Git it in your head
By Ethan Rowe
February 1, 2009
Git is an interesting piece of software. For some, it comes pretty naturally. For others, it’s not so straightforward.
Comprehension and appreciation of Git are not functions of intellectual capacity. However, the lack of comprehension/appreciation may well indicate one of the following:
Mistakenly assuming that concepts/procedures from other VCSes (particularly non-distributed “traditional” ones like CVS or Subversion) are actually relevant when using Git
Not adequately appreciating the degree to which Git’s conception of content and history represent a logical layer, as opposed to implementation details
CVS and Subversion both invite the casual user to basically equate the version control repository and all operations around it to the file system itself. They ask you to understand how files and directories are treated and tracked within their respective models, but that model is basically oriented around files and directories, period. Yes, there are branches and tags. Branches in particular are entirely inadequate in both systems. They don’t really account for branching as a core possibility that should be structured into the logical model itself; consequently, both systems can keep things simple (the model basically amounts to files and directories), neither one challenges the user mentally, and neither one does much for you when you have real problems to solve that involve branching.
With such a low barrier to entry, where the logical model is barely distinguishable for day-to-day use from the file system, it’s easy for engineers to think of the VCS as a taken-for-granted utility, that should “Just Work” and be really easy and not challenge assumptions, etc. Then Git comes along and punishes anyone who takes that view; if you try to treat Git as a simple utility to drop in the place of CVS/SVN, you will eventually suffer. The engineer must grasp the logical layer in order to make effective use of the tool on anything beyond the shallowest of levels.
So, here’s the deal: when they say that Git tracks content, not files, they mean it. They’re telling you that Git isn’t just a nice versioned history of your file system. Rather, Git offers you a deal: you take an hour or two to learn its logical layer (its object model, in a sense), and in exchange Git will give you branching and distributed workflow as a basic way of life. It’s a good deal.
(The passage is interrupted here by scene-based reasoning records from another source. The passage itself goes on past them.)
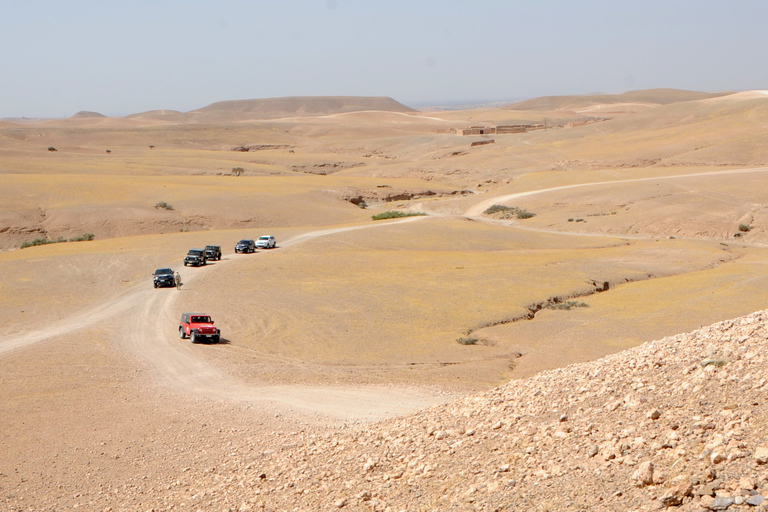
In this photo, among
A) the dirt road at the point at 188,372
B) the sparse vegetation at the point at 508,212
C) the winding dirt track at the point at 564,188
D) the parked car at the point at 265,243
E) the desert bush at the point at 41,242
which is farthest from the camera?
the winding dirt track at the point at 564,188

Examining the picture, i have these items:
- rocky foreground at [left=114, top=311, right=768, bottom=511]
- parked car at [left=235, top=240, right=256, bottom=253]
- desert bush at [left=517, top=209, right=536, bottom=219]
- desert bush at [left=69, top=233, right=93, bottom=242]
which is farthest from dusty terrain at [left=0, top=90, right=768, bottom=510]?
parked car at [left=235, top=240, right=256, bottom=253]

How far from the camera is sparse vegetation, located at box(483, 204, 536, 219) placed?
68.2 m

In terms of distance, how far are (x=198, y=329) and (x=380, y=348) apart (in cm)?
644

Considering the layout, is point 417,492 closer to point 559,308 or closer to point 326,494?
point 326,494

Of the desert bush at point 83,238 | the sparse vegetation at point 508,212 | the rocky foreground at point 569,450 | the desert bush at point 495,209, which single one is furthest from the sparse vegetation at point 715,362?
the desert bush at point 495,209

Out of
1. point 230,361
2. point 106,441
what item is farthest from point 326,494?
point 230,361

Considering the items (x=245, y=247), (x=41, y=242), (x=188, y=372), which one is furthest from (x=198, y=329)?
(x=41, y=242)

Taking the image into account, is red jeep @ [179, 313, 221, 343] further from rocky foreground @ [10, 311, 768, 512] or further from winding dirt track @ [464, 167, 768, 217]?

Consequently, those new to Git or those having trouble with Git may do well to throw out any assumptions. Instead, memorize this:
Objects are just things stored in Git that have a type, some data, some Git-oriented headers, and a unique ID consisting of a SHA1 hash of the components of the object. There aren’t very many object types to learn
Blobs are simple objects that just contain some data and could be thought of as “leaves” on a tree. They might represent text files, binary files, symlinks, etc. But they are “blobs”, not files, because the blob only represents the data, not any real-world identity of that data (“content, not files”)
Trees are objects that contain a list of blob ids paired with some properties and a real-world identity (relative to the tree) for each blob. File system directories map to trees, but they aren’t the same thing.
Commits are objects that reference a single tree object (the top level tree of the repository) and some arbitrary number of parent commits.
Refs aren’t standard Git objects, in that they aren’t storing versioned data or anything like that; rather, they are simply named pointers, each of which references a particular commit object. Branches are refs. Magic things like HEAD are refs. Again, all the ref needs to do is specify a particular commit object.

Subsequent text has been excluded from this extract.